Rewrite each of the rows below, changing every "series" to "data series". Keep everything else the same.
========================================
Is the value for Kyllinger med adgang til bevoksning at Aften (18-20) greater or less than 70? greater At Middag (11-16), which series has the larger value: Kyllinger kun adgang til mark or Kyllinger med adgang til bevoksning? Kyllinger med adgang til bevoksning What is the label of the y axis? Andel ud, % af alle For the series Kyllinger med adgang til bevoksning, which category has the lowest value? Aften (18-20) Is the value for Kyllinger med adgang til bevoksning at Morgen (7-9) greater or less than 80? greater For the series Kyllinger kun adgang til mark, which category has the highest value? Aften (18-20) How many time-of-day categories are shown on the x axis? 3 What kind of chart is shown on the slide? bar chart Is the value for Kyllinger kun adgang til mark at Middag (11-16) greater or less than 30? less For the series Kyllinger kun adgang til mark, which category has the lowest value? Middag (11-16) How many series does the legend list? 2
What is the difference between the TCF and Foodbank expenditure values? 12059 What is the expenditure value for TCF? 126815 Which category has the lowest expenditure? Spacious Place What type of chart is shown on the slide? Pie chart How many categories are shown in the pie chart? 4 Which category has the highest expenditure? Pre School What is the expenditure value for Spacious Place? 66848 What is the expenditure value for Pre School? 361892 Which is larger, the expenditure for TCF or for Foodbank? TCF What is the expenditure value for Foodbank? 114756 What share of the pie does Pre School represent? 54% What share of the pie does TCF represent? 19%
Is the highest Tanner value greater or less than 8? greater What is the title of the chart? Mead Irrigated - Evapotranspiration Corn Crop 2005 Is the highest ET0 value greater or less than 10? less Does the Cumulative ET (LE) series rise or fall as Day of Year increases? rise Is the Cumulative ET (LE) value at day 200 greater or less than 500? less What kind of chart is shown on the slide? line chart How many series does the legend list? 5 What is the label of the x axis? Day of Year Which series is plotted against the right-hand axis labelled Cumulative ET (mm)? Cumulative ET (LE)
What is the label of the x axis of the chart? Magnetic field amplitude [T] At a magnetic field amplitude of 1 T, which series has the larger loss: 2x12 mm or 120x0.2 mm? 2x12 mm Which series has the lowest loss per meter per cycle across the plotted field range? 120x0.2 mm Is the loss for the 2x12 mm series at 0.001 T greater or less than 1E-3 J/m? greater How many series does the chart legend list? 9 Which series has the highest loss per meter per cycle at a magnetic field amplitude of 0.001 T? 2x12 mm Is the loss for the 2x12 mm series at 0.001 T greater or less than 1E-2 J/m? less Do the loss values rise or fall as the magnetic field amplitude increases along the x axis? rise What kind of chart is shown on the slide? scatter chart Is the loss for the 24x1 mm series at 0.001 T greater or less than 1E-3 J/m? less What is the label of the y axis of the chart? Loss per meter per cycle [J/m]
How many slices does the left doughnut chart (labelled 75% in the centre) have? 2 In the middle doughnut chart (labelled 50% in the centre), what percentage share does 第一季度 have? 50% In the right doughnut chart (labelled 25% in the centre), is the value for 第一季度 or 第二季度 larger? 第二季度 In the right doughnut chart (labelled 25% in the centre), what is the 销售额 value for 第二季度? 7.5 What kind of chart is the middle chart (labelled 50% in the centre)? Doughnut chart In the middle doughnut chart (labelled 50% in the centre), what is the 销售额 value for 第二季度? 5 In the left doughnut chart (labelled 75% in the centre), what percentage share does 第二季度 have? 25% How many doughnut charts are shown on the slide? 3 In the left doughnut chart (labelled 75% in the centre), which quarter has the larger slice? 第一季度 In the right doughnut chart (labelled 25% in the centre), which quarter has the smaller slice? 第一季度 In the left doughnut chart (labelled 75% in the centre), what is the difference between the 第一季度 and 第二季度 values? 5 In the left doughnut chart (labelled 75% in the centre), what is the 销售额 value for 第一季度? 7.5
========================================
◆ **TASK OUTPUT**
Is the value for Kyllinger med adgang til bevoksning at Aften (18-20) greater or less than 70? greater At Middag (11-16), which data series has the larger value: Kyllinger kun adgang til mark or Kyllinger med adgang til bevoksning? Kyllinger med adgang til bevoksning What is the label of the y axis? Andel ud, % af alle For the data series Kyllinger med adgang til bevoksning, which category has the lowest value? Aften (18-20) Is the value for Kyllinger med adgang til bevoksning at Morgen (7-9) greater or less than 80? greater For the data series Kyllinger kun adgang til mark, which category has the highest value? Aften (18-20) How many time-of-day categories are shown on the x axis? 3 What kind of chart is shown on the slide? bar chart Is the value for Kyllinger kun adgang til mark at Middag (11-16) greater or less than 30? less For the data series Kyllinger kun adgang til mark, which category has the lowest value? Middag (11-16) How many data series does the legend list? 2
What is the difference between the TCF and Foodbank expenditure values? 12059 What is the expenditure value for TCF? 126815 Which category has the lowest expenditure? Spacious Place What type of chart is shown on the slide? Pie chart How many categories are shown in the pie chart? 4 Which category has the highest expenditure? Pre School What is the expenditure value for Spacious Place? 66848 What is the expenditure value for Pre School? 361892 Which is larger, the expenditure for TCF or for Foodbank? TCF What is the expenditure value for Foodbank? 114756 What share of the pie does Pre School represent? 54% What share of the pie does TCF represent? 19%
Is the highest Tanner value greater or less than 8? greater What is the title of the chart? Mead Irrigated - Evapotranspiration Corn Crop 2005 Is the highest ET0 value greater or less than 10? less Does the Cumulative ET (LE) data series rise or fall as Day of Year increases? rise Is the Cumulative ET (LE) value at day 200 greater or less than 500? less What kind of chart is shown on the slide? line chart How many data series does the legend list? 5 What is the label of the x axis? Day of Year Which data series is plotted against the right-hand axis labelled Cumulative ET (mm)? Cumulative ET (LE)
What is the label of the x axis of the chart? Magnetic field amplitude [T] At a magnetic field amplitude of 1 T, which data series has the larger loss: 2x12 mm or 120x0.2 mm? 2x12 mm Which data series has the lowest loss per meter per cycle across the plotted field range? 120x0.2 mm Is the loss for the 2x12 mm data series at 0.001 T greater or less than 1E-3 J/m? greater How many data series does the chart legend list? 9 Which data series has the highest loss per meter per cycle at a magnetic field amplitude of 0.001 T? 2x12 mm Is the loss for the 2x12 mm data series at 0.001 T greater or less than 1E-2 J/m? less Do the loss values rise or fall as the magnetic field amplitude increases along the x axis? rise What kind of chart is shown on the slide? scatter chart Is the loss for the 24x1 mm data series at 0.001 T greater or less than 1E-3 J/m? less What is the label of the y axis of the chart? Loss per meter per cycle [J/m]
How many slices does the left doughnut chart (labelled 75% in the centre) have? 2 In the middle doughnut chart (labelled 50% in the centre), what percentage share does 第一季度 have? 50% In the right doughnut chart (labelled 25% in the centre), is the value for 第一季度 or 第二季度 larger? 第二季度 In the right doughnut chart (labelled 25% in the centre), what is the 销售额 value for 第二季度? 7.5 What kind of chart is the middle chart (labelled 50% in the centre)? Doughnut chart In the middle doughnut chart (labelled 50% in the centre), what is the 销售额 value for 第二季度? 5 In the left doughnut chart (labelled 75% in the centre), what percentage share does 第二季度 have? 25% How many doughnut charts are shown on the slide? 3 In the left doughnut chart (labelled 75% in the centre), which quarter has the larger slice? 第一季度 In the right doughnut chart (labelled 25% in the centre), which quarter has the smaller slice? 第一季度 In the left doughnut chart (labelled 75% in the centre), what is the difference between the 第一季度 and 第二季度 values? 5 In the left doughnut chart (labelled 75% in the centre), what is the 销售额 value for 第一季度? 7.5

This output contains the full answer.